High-scoring games and big-money players are more important than wins in drawing fans to major-league baseball games, according to a Star-Telegram analysis of all 30 teams over the past five years.
— Every increase of 100 runs scored brought in 273,160 fans.
— Every $10 million increase in payroll brought in 130,000 fans.
— Every $10 increase in the cost of attending a game brought in 51,372 fans.
Wow! Especially interesting is the interpretation of a violation of the law of demand, about which Skip notes, “Ahem. Higher prices “brought in” fans? I believe we have a specification issue here!” Clearly, higher prices do not increase consumption, so I decided to further investigate the study. Maybe there is something else wrong with the study.
Since the article does not list the exact methodology I tried to reconstruct it on my own as best as I could. I gathered five years worth of data on attendance, winning percentages, ticket prices, fan cost index (FCI), runs, era, HRs, and opening day payroll by team.* All of this data is available at MLB.com, Doug Pappas’s, and Rodney Fort’s websites. I looked at these variables for all 30 teams from 1999-2003 for 150 total observations (although the observations will be reduced to 120 because of my empirical technique to control for autocorrelation). I estimated the model with dummy variables for each team to capture team-specific factors, and I controlled for detected autocorrelation. If you are familiar with Stata, I used the xtregar command to estimate the model. Here are the regression results.

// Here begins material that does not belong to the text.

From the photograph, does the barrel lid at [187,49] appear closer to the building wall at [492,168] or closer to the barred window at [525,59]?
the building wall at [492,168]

My results are a little different from the Star-Telegram estimates, but this can be explained away by some small specification issues. But importantly, winning percentage is not statistically different from having no effect on attendance, so I feel like I am on the right track. In fact, only team payroll is statistically significant. So I decided to investigate further. Check out the bivariate relationship between attendance and winning percentage.
This seems pretty real to me, but it might not be. What could be wrong? Well, let’s take a look at the original specification. The model includes winning percentage along with runs and era. This is not much different than including runs scored and runs allowed, which would correlate with the Pythagorean win percentage. This is almost like putting win percentage in the regression twice. This creates a problem known as multicollinearity, which can bias the standard errors upwards and lower t-scores. While I am normally hesitant to drop potentially collinear variables, I think it is the right thing to do in this instance. When these redundant variables are dropped from the analysis the coefficient changes very little and the t-statistic rises. This gives me even more confidence that this is the right thing to do.
Now, that is a little more like it. To put the winning percentage estimate in perspective, a 0.1 increase in winning percentage (e.g., going from .500 to .600 team) is associated with increasing season attendance by about 170,000 fans per year, or about 2,000 fans per game. So, I don’t think it is time to throw out the notion that winning improves attendance just yet.
*(Note: I would like to point out that I did not include a dummy for whether or not a team made the playoffs like the Star-Telegram study, because I think this would only exacerbate multicollinearity the problem…plus it would be a pain to gather.)